**Instruksi 1:** Menurut teks tentang transformasi post-trade, berapa pemimpin industri yang dilibatkan dalam whitepaper tahunan Citi edisi kelima?

----------

Industri jasa keuangan global tengah berada di ambang transformasi besar dalam sektor post-trade. Perubahan ini bukan sekadar teknis, melainkan menyentuh aspek fundamental, mulai dari percepatan penyelesaian transaksi, otomatisasi proses, adopsi aset digital, hingga pemanfaatan kecerdasan buatan generatif (GenAI). Semua inisiatif ini diarahkan untuk menciptakan sistem keuangan yang lebih efisien, tangguh, dan adaptif menghadapi tantangan baru.
Head of Investor Services Citi, Chris Cox, menilai industri kini berada pada titik balik penting. “Mulai dari percepatan settlement hingga otomatisasi layanan aset, arah kolektif pelaku pasar global menuju tema yang sama, yaitu efisiensi dan inovasi. Fokus kini ada pada T+1, eksplorasi aset digital, dan uji coba GenAI dalam operasional. Di Citi, kami aktif mendampingi klien memanfaatkan peluang ini melalui solusi digital dan data yang strategis,” ujarnya.
Transformasi global ini juga membawa dampak signifikan ke Indonesia. CEO Citi Indonesia, Batara Sianturi, menekankan bahwa percepatan pembayaran, adopsi aset digital, dan penggunaan AI akan membuka peluang baru bagi industri keuangan nasional serta memperkuat fondasi ekonomi digital. “Dengan jaringan global dan solusi digital komprehensif, Citi Indonesia berkomitmen mendukung klien institusional menghadapi perubahan besar ini,” katanya.
Whitepaper tahunan Citi edisi kelima, Securities Services Evolution, menegaskan arah perubahan tersebut. Melibatkan 537 pemimpin industri, jumlah partisipasi terbesar hingga kini, laporan ini untuk pertama kalinya menyoroti peran GenAI dalam ekosistem post-trade. Responden berasal dari beragam latar, mulai dari lembaga infrastruktur pasar keuangan (FMI), kustodian, bank, broker-dealer, manajer aset, hingga investor institusional.
Beberapa sorotan utama transformasi yang terungkap antara lain:
- Stablecoin terbitan bank sebagai katalis. Diproyeksikan 10% perputaran pasar akan melibatkan aset digital dan tokenisasi sekuritas pada 2030, dengan stablecoin berperan penting mendukung efisiensi dan tokenisasi dana maupun sekuritas nonpublik.

----------

**Instruksi 2:** Susunlah baris-baris daftar di bawah sebagai tabel Markdown dengan kolom No dan Isi, mulai dari baris pertama daftar sampai baris yang memuat "- Coordinate format: approximate", termasuk kedua baris itu. Baris kosong tidak dimasukkan.

----------

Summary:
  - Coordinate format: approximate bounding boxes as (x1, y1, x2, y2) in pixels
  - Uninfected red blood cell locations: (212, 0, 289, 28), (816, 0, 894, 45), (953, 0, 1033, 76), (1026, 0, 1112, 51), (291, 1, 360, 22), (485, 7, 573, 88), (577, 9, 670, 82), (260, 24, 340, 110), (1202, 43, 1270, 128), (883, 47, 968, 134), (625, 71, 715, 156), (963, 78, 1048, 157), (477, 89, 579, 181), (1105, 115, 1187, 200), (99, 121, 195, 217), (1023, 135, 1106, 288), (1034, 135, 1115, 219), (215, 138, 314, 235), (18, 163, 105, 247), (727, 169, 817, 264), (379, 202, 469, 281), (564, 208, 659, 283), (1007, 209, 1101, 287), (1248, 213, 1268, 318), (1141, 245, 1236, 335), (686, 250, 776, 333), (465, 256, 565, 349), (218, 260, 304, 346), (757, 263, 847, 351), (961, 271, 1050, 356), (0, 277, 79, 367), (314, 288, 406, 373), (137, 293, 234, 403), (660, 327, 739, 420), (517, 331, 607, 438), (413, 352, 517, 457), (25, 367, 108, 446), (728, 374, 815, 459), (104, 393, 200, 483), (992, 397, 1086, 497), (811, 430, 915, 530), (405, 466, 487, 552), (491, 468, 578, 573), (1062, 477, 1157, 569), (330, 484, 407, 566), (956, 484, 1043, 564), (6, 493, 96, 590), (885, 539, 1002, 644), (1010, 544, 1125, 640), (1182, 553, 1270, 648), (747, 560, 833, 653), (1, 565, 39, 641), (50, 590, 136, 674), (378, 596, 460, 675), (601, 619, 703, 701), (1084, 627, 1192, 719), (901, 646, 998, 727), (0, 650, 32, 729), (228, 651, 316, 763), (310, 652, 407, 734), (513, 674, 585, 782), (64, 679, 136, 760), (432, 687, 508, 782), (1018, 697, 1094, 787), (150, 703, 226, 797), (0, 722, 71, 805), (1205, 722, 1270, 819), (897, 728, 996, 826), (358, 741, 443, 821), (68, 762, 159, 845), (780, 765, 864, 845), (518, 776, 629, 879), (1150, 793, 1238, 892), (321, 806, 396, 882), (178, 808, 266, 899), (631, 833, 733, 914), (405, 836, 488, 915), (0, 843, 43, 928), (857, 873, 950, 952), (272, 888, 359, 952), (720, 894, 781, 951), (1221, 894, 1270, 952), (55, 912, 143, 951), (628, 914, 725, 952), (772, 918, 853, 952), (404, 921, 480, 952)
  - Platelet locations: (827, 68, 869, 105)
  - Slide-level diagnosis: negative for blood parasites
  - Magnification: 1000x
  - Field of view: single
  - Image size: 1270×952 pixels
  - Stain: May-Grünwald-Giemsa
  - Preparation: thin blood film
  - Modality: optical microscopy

----------

**Hasil Tugas 1:** 537 pemimpin industri.

**Hasil Tugas 2:**
| No | Isi |
|---|---|
| 1 | Summary: |
| 2 |   - Coordinate format: approximate bounding boxes as (x1, y1, x2, y2) in pixels |